EXERCISE OBJECTIVE. Copy out all the lines of the data precisely, omitting any pictures.

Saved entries
§
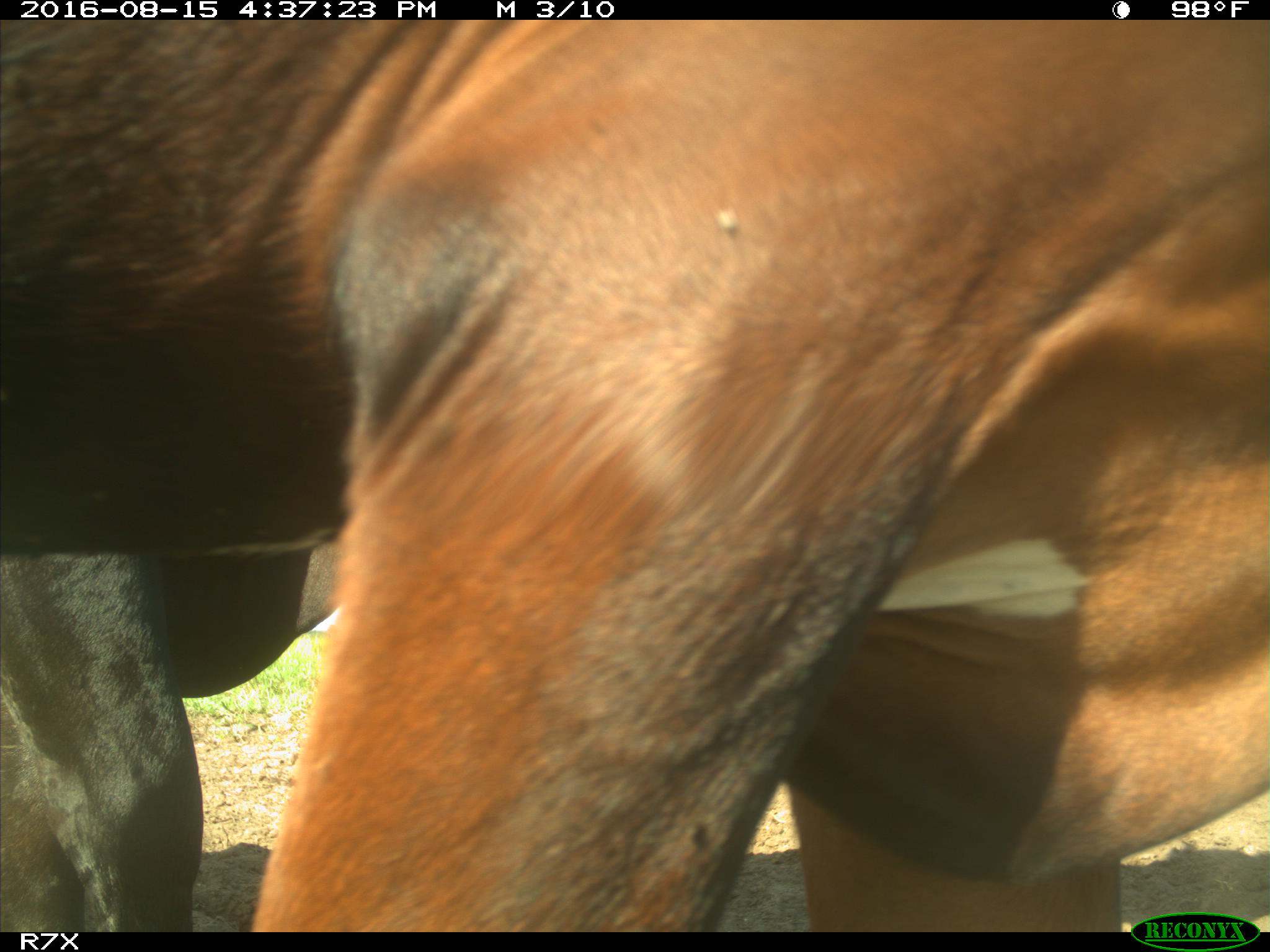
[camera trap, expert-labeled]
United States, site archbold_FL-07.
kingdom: Animalia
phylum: Chordata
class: Mammalia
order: Artiodactyla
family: Bovidae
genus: Bos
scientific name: Bos taurus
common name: domestic cow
§
EXERCISE RESULT.
[camera trap, expert-labeled]
United States, site archbold_FL-07.
kingdom: Animalia
phylum: Chordata
class: Mammalia
order: Artiodactyla
family: Bovidae
genus: Bos
scientific name: Bos taurus
common name: domestic cow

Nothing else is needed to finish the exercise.